Listed records -
··········

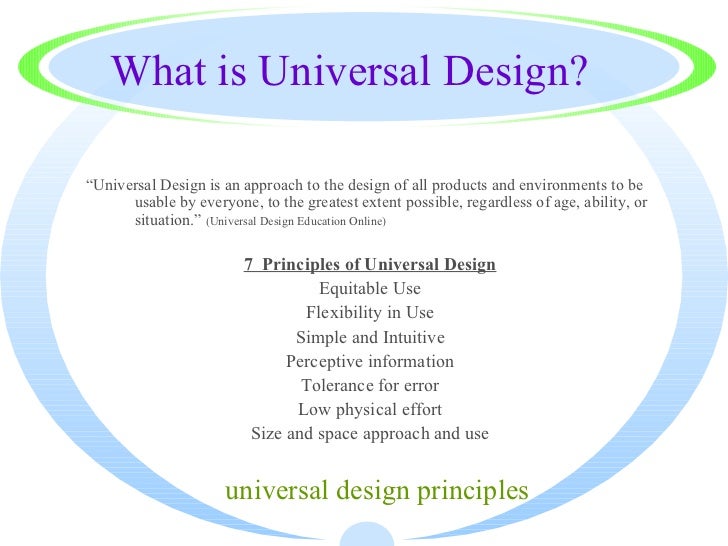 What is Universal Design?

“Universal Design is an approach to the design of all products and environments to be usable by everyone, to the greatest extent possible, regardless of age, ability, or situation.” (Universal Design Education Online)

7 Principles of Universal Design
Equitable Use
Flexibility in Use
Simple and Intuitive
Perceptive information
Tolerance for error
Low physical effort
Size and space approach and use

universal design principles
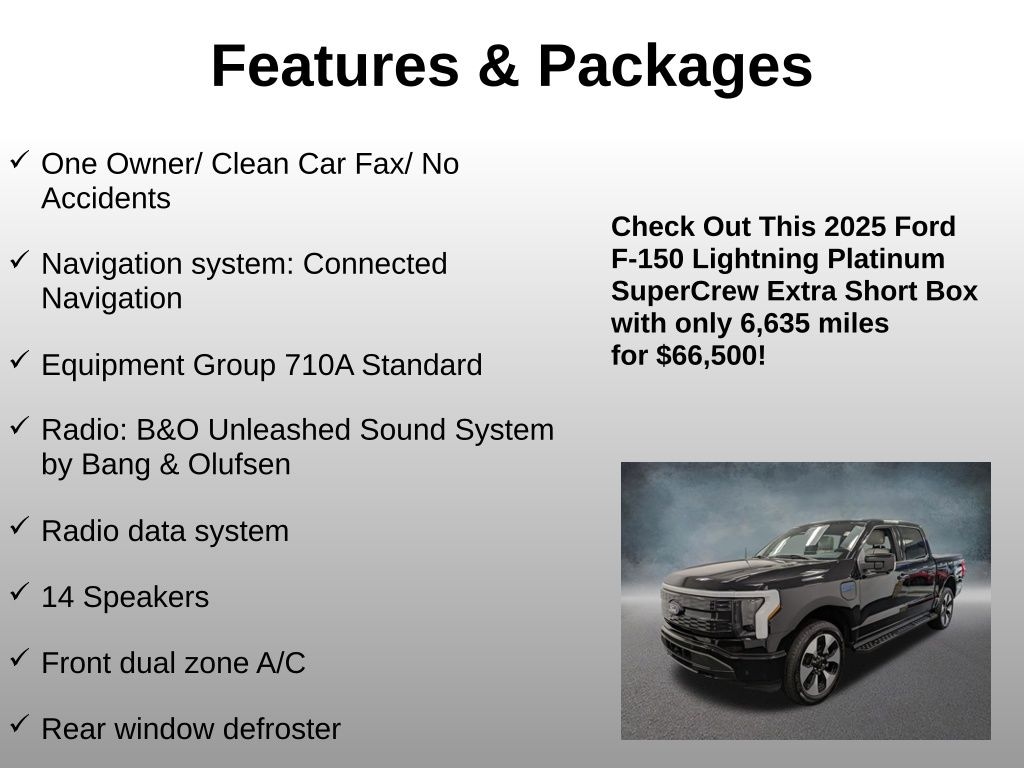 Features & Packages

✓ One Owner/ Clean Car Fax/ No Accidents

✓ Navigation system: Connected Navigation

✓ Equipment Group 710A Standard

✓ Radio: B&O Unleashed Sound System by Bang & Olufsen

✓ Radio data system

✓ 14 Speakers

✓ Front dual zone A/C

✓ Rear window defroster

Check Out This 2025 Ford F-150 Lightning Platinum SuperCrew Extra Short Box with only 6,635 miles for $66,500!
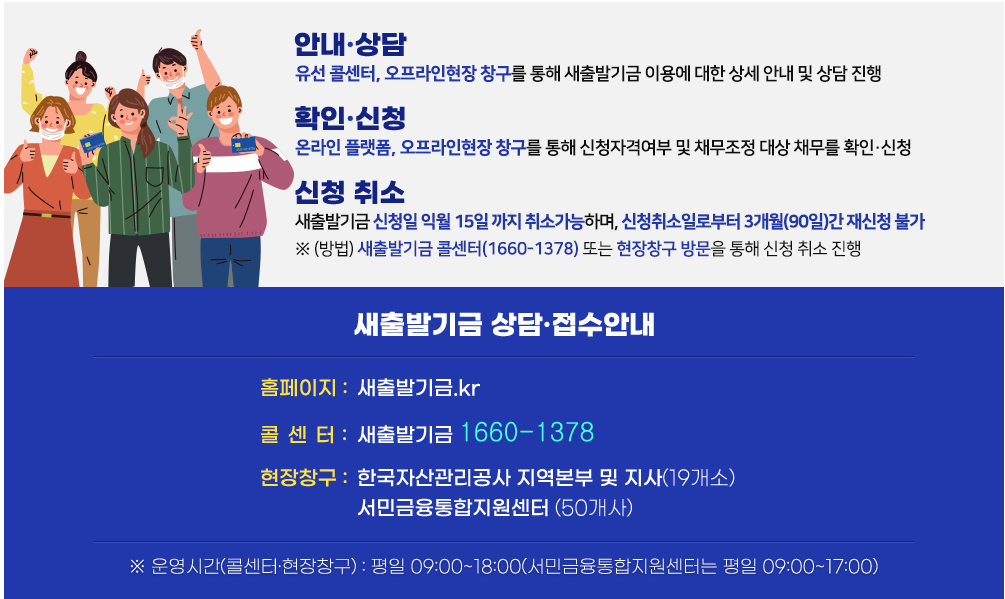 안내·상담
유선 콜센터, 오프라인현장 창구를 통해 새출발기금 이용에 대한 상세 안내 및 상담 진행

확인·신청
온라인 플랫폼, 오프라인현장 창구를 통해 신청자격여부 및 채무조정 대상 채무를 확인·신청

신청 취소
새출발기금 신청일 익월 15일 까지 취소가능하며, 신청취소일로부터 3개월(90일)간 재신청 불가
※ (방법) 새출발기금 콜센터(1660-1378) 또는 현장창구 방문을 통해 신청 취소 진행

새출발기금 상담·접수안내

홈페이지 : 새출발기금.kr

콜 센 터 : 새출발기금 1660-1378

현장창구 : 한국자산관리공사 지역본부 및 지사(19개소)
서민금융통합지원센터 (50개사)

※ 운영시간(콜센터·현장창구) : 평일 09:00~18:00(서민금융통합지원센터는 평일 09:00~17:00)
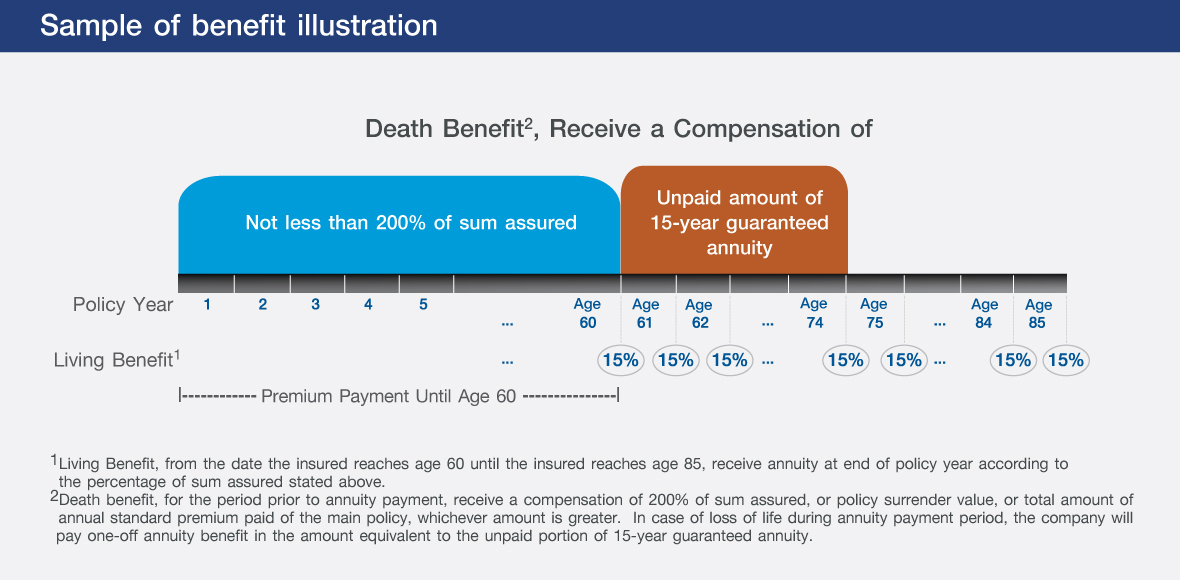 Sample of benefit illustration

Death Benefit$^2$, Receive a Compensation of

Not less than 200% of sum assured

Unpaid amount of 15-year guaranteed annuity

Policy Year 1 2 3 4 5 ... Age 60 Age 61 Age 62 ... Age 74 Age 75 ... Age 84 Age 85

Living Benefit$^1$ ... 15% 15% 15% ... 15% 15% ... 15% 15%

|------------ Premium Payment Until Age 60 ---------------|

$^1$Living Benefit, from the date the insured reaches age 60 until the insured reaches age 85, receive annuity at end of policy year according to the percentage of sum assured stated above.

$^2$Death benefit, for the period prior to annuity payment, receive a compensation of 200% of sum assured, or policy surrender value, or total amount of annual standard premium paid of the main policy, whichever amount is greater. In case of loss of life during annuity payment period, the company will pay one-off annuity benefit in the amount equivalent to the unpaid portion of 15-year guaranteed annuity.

··········

Your goal - Reproduce, word for word, the lines from the one containing "홈페이지 : 새출발기금.kr" through the final line above. Leave every picture out.

Answer to the exercise -
홈페이지 : 새출발기금.kr

콜 센 터 : 새출발기금 1660-1378

현장창구 : 한국자산관리공사 지역본부 및 지사(19개소)
서민금융통합지원센터 (50개사)

※ 운영시간(콜센터·현장창구) : 평일 09:00~18:00(서민금융통합지원센터는 평일 09:00~17:00)
 Sample of benefit illustration

Death Benefit$^2$, Receive a Compensation of

Not less than 200% of sum assured

Unpaid amount of 15-year guaranteed annuity

Policy Year 1 2 3 4 5 ... Age 60 Age 61 Age 62 ... Age 74 Age 75 ... Age 84 Age 85

Living Benefit$^1$ ... 15% 15% 15% ... 15% 15% ... 15% 15%

|------------ Premium Payment Until Age 60 ---------------|

$^1$Living Benefit, from the date the insured reaches age 60 until the insured reaches age 85, receive annuity at end of policy year according to the percentage of sum assured stated above.

$^2$Death benefit, for the period prior to annuity payment, receive a compensation of 200% of sum assured, or policy surrender value, or total amount of annual standard premium paid of the main policy, whichever amount is greater. In case of loss of life during annuity payment period, the company will pay one-off annuity benefit in the amount equivalent to the unpaid portion of 15-year guaranteed annuity.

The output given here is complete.